[ARBEITSAUFTRAG]: Schreiben Sie aus dem Forumstext zum Angeln in Spanien die Stelle von „Zander und Hecht“ bis einschließlich „(19. Februar 2009)“ wortgetreu ab.
━━━ TEXTABSCHNITT
Wir hatten mal ein Haus in Empuriabrava... hab da als kleiner *******r ^^ immer Meeräschen gefangen ist recht lustig. Im Meer kannste ziemlich viel fangen. Einfach mal paar würmer raus feuern... Bzw geh mit der Spinne los, der Angeldruck war damals nicht so hoch, denke das es noch nicht schlimmer geworden ist.
Wenn du an der Muga hoch fährst kommst du an einen traumhaften Stausee... glasklares bis blaues Wasser und rießige Schwarzbarsche und sogar wohlschmeckende Karpfen.
Zander und Hecht sind auch in Massen vertreten, da dort kaum geangelt wird von touristen. Erstens weil die meisten den nicht kennen und 2tens weils ein schönes gekurve ist.
Zum Ende des Sees steht ein Wald im Wasser, bei 2-7m Wassertiefe. Könnt euch ja ausmalen das dort gut ist.
Kann sein das sich das ein odere andere geändert hat, da wir seit 6 Jahren das Haus nicht mehr haben und ich somit nicht mehr unten war.

lg


----------



## pops0104 (19. Februar 2009)

*AW: Angeln in Nordspanien. Brauche Hilfe!*

Hallo Hemmingway60...
Habe den Link http://www.cbrava.com/muga.de.htm im web. gefunden..darin ist eine Info enthalten das eine einfache Erlaubnis zum fischen erforderlich ist...nähere Informationen gibt es wohl im Restaurant Boadella...
Gruß
pops0104


----------



## Fischerich (23. Februar 2009)

*AW: Angeln in Empuriabrava/Spanien*

Sehr interessant ist das Schleppangeln von Denia nach Ibitza.

ROTER PLASTIK-CALIMAR ca. 15 - 20 cm. Vorfach!

Besonders fischreich schmale Durchfahrt zwischen Formentera und Ibitza.
Dorados RoYal


----------
━━━━━━
━━━ DATENAUSZUG
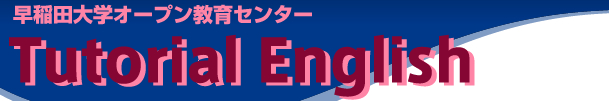 cwI[vZ^[ Tutorial EnglishR[X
━━━━━━
[ANTWORTFELD]:
Zander und Hecht sind auch in Massen vertreten, da dort kaum geangelt wird von touristen. Erstens weil die meisten den nicht kennen und 2tens weils ein schönes gekurve ist.
Zum Ende des Sees steht ein Wald im Wasser, bei 2-7m Wassertiefe. Könnt euch ja ausmalen das dort gut ist.
Kann sein das sich das ein odere andere geändert hat, da wir seit 6 Jahren das Haus nicht mehr haben und ich somit nicht mehr unten war.

lg


----------



## pops0104 (19. Februar 2009)